An inspection system that issues pass/fail decisions and logs them locally is a quality gate. An inspection system connected to your MES and ERP is a quality intelligence layer. The difference is whether the data does anything beyond sitting in a file.
Most manufacturers who have deployed automated inspection are operating in the first mode. The inspection hardware and software work. The results are captured. And then an engineer downloads a CSV at the end of the week to build a Pareto chart that tells them what happened seven days ago. The integration work to connect inspection data to production systems in real time is often deferred because it feels like an IT project rather than a manufacturing project. It is both. And doing it pays back in faster response times and tighter process control.
What MES Integration Enables
A manufacturing execution system tracks work orders, job status, material lot assignments, and production counts. When your inspection system feeds results to the MES in real time, several things become possible that are otherwise manual or delayed.
Quality hold placement on specific lot numbers can happen automatically. If the inspection system detects a cluster of identical defects - same defect morphology, same location on the part - within a 15-minute window, that pattern indicates a process change rather than random variation. The MES can be triggered to place a material hold on all parts from that work order segment and generate a nonconformance report without human intervention. Without integration, someone notices the cluster in the end-of-shift report and manually traces the work order number. That gap is typically 8-12 hours.
Production count reconciliation is another straightforward win. The MES tracks planned versus actual production. The inspection system tracks parts inspected and parts rejected. Reconciling these two counts - ensuring that parts rejected by inspection are correctly subtracted from shipped quantities and the MES reflects accurate finished goods inventory - requires either integration or manual reconciliation. Manual reconciliation introduces errors, particularly when production spans multiple shifts.
ERP Integration and Traceability
ERP systems manage customer orders, supplier lot tracking, and cost allocation. Quality data from inspection connects to ERP primarily through two mechanisms: lot traceability links and quality cost recording.
Lot traceability means that the raw material supplier lot used for a production run is connected to the inspection results for that run, which is connected to the finished goods lot shipped to the customer. When a customer reports a defect in the field, the traceability chain allows you to identify the production date, the raw material lot, and whether the inspection system detected similar defects in that batch. This is standard requirement in automotive (IATF 16949), medical devices (ISO 13485), and aerospace manufacturing. Assembling this traceability record manually from inspection logs and ERP records is a hours-long exercise. Proper integration makes it a two-minute query.

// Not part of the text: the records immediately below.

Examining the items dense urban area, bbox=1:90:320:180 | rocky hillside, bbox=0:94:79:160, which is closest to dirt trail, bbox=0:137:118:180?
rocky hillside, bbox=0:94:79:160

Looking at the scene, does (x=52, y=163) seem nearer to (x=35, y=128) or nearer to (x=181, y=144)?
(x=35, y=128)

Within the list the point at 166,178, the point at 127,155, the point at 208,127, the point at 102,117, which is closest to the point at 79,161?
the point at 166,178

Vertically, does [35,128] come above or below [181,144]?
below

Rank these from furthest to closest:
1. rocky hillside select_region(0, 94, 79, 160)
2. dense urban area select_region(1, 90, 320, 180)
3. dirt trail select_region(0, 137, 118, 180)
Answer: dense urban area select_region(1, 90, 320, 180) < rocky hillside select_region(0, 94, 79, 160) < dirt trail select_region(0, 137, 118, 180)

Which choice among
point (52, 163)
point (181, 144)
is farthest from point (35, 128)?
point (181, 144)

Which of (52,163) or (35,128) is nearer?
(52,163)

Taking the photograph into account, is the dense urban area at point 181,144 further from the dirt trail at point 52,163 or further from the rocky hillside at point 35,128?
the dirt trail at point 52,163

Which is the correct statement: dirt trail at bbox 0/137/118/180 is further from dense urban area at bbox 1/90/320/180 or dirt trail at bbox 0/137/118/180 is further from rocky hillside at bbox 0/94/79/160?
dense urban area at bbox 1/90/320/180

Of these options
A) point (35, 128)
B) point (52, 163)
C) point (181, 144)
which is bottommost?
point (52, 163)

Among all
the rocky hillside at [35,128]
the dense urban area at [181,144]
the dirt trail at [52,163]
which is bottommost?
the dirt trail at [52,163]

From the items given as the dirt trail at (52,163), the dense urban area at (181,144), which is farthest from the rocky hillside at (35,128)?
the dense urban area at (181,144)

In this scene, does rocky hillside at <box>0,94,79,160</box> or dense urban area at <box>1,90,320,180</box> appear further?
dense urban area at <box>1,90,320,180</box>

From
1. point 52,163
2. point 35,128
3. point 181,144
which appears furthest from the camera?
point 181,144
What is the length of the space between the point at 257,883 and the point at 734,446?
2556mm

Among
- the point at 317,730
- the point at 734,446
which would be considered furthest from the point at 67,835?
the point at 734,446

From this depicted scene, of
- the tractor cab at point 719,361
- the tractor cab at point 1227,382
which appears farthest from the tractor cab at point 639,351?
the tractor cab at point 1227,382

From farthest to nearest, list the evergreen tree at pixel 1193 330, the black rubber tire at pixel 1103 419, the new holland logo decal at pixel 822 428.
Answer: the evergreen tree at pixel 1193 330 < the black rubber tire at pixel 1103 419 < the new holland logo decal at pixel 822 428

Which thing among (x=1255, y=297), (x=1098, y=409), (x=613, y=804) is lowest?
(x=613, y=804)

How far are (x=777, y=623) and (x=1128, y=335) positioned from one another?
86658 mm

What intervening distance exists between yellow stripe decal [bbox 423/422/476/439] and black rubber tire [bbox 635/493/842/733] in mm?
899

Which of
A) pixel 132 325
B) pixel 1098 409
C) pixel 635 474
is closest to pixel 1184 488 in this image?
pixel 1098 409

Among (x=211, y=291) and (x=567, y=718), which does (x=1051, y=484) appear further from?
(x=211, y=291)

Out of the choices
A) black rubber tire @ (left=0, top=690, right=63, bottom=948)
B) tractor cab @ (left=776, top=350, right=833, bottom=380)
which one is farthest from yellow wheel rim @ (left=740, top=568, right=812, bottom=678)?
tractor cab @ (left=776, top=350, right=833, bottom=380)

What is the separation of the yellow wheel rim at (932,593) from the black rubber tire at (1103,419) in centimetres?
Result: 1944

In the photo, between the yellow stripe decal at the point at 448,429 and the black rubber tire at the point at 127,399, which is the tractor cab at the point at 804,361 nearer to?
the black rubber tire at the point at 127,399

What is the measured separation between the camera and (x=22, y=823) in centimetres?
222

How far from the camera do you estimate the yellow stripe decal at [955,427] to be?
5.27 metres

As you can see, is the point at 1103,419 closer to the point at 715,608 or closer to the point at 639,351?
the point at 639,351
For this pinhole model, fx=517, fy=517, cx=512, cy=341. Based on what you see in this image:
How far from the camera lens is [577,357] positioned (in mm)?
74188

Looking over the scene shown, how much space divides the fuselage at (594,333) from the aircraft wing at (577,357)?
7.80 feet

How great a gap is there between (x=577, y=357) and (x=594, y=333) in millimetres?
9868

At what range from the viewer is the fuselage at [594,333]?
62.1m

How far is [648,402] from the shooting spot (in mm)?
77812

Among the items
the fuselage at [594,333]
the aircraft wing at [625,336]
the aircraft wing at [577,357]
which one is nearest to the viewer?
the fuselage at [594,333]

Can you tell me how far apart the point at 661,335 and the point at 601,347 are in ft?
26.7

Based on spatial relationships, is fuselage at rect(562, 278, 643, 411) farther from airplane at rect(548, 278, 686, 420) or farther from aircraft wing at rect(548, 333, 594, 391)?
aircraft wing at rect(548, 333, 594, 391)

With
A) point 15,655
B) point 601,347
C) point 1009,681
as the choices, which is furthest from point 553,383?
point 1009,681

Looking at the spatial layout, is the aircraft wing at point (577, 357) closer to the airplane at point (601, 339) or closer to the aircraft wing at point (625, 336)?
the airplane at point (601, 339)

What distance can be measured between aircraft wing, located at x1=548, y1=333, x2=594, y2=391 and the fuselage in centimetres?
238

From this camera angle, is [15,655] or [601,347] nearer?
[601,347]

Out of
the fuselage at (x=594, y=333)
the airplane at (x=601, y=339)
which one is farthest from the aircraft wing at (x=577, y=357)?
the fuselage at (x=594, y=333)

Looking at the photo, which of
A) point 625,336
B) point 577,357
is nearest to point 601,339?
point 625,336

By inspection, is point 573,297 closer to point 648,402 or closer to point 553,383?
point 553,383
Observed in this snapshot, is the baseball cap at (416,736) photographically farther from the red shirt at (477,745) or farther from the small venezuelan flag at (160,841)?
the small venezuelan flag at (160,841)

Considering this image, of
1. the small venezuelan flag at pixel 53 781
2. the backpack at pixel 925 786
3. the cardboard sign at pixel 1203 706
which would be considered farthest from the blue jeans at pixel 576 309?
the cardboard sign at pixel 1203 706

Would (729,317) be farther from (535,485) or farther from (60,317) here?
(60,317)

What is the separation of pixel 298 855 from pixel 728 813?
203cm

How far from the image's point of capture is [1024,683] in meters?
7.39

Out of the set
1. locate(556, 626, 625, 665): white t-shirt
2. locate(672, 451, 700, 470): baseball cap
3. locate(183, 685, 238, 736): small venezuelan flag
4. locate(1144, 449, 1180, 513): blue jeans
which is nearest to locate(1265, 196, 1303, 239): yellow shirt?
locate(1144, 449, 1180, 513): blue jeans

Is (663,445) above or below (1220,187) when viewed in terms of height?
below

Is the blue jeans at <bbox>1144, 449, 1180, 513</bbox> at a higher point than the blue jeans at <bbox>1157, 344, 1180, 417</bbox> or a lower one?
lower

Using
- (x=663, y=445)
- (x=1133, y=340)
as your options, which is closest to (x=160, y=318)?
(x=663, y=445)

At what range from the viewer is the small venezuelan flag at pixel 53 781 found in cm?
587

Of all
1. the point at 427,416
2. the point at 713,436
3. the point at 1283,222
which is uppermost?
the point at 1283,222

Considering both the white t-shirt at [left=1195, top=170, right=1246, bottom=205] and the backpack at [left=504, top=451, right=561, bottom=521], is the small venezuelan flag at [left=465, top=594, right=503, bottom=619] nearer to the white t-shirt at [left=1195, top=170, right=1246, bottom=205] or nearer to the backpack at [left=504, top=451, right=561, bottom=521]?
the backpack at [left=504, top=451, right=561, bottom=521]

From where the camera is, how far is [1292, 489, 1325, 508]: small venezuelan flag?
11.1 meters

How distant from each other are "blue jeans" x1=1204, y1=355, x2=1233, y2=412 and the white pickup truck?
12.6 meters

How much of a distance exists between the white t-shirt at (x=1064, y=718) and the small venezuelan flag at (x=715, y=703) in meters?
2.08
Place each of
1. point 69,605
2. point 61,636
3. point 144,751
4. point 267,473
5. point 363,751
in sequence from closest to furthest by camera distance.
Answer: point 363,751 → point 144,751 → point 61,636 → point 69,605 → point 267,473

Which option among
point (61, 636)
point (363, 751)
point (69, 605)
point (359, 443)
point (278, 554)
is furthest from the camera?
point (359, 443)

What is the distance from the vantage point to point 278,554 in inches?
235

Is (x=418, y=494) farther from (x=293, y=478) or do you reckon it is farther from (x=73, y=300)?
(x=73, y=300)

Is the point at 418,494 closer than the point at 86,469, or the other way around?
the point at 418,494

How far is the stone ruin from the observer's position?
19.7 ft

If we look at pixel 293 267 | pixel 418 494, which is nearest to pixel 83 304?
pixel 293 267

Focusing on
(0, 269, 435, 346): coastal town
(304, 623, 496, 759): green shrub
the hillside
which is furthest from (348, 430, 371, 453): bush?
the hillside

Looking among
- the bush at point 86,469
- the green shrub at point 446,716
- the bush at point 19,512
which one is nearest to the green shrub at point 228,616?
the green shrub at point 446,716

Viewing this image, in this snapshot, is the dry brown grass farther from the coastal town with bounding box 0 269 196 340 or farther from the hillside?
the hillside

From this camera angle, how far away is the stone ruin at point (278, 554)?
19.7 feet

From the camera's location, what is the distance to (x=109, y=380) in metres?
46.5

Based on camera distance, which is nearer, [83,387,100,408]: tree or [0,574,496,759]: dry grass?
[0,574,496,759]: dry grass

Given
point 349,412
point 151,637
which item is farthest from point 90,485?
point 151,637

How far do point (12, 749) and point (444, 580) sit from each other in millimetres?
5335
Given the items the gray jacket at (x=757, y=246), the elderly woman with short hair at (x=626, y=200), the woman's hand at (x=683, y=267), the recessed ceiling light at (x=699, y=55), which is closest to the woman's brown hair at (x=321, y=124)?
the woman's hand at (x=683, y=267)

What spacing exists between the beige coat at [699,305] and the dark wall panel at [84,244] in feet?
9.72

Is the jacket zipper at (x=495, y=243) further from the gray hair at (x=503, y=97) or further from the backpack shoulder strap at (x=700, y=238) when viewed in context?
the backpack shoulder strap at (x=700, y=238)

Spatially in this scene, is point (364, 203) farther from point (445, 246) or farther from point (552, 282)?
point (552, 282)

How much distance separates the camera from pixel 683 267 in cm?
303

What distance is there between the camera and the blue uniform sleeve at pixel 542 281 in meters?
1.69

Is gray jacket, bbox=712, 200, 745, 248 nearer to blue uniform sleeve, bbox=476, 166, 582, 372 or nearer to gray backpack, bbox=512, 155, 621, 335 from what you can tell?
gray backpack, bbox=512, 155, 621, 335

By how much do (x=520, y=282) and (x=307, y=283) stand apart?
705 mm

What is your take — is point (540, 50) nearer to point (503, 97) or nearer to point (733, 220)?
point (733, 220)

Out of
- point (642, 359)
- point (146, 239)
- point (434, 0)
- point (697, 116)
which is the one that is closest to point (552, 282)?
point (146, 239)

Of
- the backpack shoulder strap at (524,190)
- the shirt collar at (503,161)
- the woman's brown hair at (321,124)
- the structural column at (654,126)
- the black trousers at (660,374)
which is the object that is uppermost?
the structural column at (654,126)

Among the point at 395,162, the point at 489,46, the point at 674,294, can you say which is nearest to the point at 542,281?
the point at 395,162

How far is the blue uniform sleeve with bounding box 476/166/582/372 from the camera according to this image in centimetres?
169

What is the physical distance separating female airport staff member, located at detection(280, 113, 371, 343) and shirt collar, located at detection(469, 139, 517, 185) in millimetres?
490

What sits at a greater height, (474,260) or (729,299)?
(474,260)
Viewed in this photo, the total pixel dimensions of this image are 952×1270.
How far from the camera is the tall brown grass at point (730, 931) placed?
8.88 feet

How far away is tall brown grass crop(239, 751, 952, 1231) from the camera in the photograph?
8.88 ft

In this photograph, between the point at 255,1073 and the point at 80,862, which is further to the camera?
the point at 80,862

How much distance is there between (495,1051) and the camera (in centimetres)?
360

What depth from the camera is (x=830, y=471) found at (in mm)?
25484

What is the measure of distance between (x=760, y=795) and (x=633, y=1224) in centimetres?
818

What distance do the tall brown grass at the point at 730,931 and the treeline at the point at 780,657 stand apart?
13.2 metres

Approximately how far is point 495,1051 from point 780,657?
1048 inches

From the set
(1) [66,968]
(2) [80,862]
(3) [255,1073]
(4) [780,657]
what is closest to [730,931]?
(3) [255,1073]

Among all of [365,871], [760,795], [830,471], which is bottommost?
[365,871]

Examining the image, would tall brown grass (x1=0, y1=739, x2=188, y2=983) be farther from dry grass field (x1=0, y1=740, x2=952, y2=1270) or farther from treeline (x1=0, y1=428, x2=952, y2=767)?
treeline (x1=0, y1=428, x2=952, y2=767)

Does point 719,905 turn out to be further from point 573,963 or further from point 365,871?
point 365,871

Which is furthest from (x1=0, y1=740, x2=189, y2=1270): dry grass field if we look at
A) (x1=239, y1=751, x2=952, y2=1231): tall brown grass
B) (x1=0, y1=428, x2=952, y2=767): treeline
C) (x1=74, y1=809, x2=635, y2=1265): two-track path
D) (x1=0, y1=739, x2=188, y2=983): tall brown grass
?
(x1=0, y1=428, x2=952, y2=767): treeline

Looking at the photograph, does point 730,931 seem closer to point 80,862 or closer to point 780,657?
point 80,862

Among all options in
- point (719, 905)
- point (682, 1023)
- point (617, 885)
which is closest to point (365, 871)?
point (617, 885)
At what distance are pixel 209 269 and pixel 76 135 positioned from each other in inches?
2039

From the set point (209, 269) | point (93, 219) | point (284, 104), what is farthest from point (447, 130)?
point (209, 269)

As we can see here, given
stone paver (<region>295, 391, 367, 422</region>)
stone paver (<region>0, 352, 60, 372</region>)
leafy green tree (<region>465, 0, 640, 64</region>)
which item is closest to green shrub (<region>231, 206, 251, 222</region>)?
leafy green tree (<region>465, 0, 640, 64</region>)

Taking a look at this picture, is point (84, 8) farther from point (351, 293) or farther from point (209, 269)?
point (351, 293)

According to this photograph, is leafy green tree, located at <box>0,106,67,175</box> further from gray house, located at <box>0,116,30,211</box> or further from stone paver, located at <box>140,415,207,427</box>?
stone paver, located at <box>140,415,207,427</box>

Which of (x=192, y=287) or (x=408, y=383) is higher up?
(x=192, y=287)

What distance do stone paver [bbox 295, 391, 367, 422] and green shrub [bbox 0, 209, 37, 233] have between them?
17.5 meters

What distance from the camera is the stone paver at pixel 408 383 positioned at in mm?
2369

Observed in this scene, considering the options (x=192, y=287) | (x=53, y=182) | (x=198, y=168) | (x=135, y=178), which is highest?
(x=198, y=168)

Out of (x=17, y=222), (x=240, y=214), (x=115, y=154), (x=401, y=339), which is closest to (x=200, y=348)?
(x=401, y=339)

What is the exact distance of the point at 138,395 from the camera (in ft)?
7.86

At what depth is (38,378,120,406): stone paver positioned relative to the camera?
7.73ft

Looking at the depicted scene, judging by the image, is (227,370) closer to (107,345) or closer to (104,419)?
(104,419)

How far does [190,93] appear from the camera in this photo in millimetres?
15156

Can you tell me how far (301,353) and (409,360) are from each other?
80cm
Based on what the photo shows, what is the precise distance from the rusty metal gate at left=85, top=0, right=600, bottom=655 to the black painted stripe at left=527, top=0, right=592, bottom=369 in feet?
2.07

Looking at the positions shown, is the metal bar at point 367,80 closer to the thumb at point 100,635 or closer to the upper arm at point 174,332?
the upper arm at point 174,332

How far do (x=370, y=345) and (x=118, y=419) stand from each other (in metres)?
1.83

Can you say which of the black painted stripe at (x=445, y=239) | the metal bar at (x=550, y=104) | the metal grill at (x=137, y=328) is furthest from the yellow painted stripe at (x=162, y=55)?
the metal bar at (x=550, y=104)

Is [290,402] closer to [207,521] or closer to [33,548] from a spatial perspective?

Quality cost recording - charging scrap and rework costs to the specific work order that generated them - requires inspection rejection data to flow back to ERP with work order identifiers. Without this connection, quality costs accumulate in a general overhead account and do not trace back to the product family, production line, or tooling condition that caused them. That makes cost-of-quality analysis difficult and gives management misleading information about which products are actually profitable after quality costs are properly allocated.
Integration Architecture
Most MES and ERP platforms support API-based integration through REST or OPC-UA interfaces. OPC-UA is the industrial automation standard and is available on most modern SCADA, MES, and vision system platforms. REST APIs are more common in ERP environments (SAP, Oracle, Microsoft Dynamics). Either approach supports bidirectional data flow: inspection results push to MES/ERP, and MES/ERP can push work order context (part number, revision, production order ID) back to the inspection system for logging and model selection.
Legacy MES platforms that predate API-based integration may only support flat-file exchange - the inspection system writes results to a shared network folder in a defined format, and the MES polls that folder. This is less elegant than API integration but functional. It does introduce latency (typically 30-120 seconds versus near-real-time for API) and requires file format agreement between the two systems.
The integration project requires involvement from both OT (operations technology / automation) and IT teams. OT owns the inspection system and the MES in most manufacturing organizations. IT owns the ERP and the network infrastructure. These groups do not always work well together, and the integration project is often where the project stalls. Assigning a single technical lead with authority over both sides of the boundary significantly improves project velocity.
Data Volume and Retention
A single inspection station generating 3,000 inspections per shift with images produces 1-4 GB of raw image data per shift depending on image resolution and compression. Three shifts per day, 250 days per year: 750 GB to 3 TB per station per year. That is a data volume that needs an explicit retention and storage architecture before deployment, not after.
Not all of this data needs to be retained indefinitely. Passed-inspection images for common part families have limited analytical value after 30 days unless a field quality issue surfaces. Rejected parts and borderline cases are worth retaining longer - 12-18 months minimum, or the duration of your customer quality record retention requirement. Define retention policies by data class before the storage fills up, because cleaning it up reactively is significantly more difficult.